> _QUOTED PASSAGE_:
>>>>>

How does this power mosfet work in a constant current load?

[onemilimeter]

Hi,

The electronic load shown in attached image is constructed using a power mosfet Q1 (IRF540). Let's say the opamp MAX480 is powered by a 9V battery, thus the maximum output voltage of the opamp should be no more than 9V. If the load current is 10A, the voltage drop across the R10 resistor is 0.1x10=1.0V. If it's a 12V load, then the Vds=12-(0.1x10)=11V. To conduct current, the Vgs must be larger then Vth of the power mosfet. In this case, the Vds>(Vgs-Vth) and the power mosfet should be operating in "saturation" region. However, the power mosfet is said to act like a voltage controlled variable resistor (in "linear" region) in several articles. Which one is correct?

Thanks.

[scrat]

The MOSFET acts like a voltage controlled current source, in the case you described. It can't be in triode region, your guess is correct. However, since the voltage is almost constant (from 11 to 12 V, since resistor is very small) the result is that the V/I ratio is variable with current, acting like a voltage controlled resistor.

[jimmc]

I don't think that that is meant to be taken literally, it merely indicates that the current varies with gate voltage in a similar manner to a voltage controlled resistor. The analogy does not extend as to how the current varies with output voltage.

<<<<<

> _RECORDED DATA_:
>>>>>

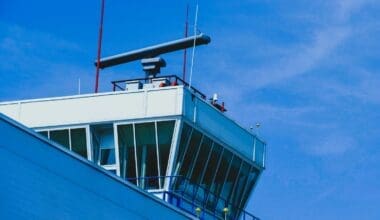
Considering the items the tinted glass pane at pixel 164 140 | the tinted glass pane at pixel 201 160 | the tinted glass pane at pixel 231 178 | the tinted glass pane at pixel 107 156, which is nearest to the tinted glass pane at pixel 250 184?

<<<<<

> _WORK TO DO_: Reproduce, word for word, the part of the MOSFET load thread from "[onemilimeter]" to "one is correct?".

> _TASK RESPONSE_:
[onemilimeter]

Hi,

The electronic load shown in attached image is constructed using a power mosfet Q1 (IRF540). Let's say the opamp MAX480 is powered by a 9V battery, thus the maximum output voltage of the opamp should be no more than 9V. If the load current is 10A, the voltage drop across the R10 resistor is 0.1x10=1.0V. If it's a 12V load, then the Vds=12-(0.1x10)=11V. To conduct current, the Vgs must be larger then Vth of the power mosfet. In this case, the Vds>(Vgs-Vth) and the power mosfet should be operating in "saturation" region. However, the power mosfet is said to act like a voltage controlled variable resistor (in "linear" region) in several articles. Which one is correct?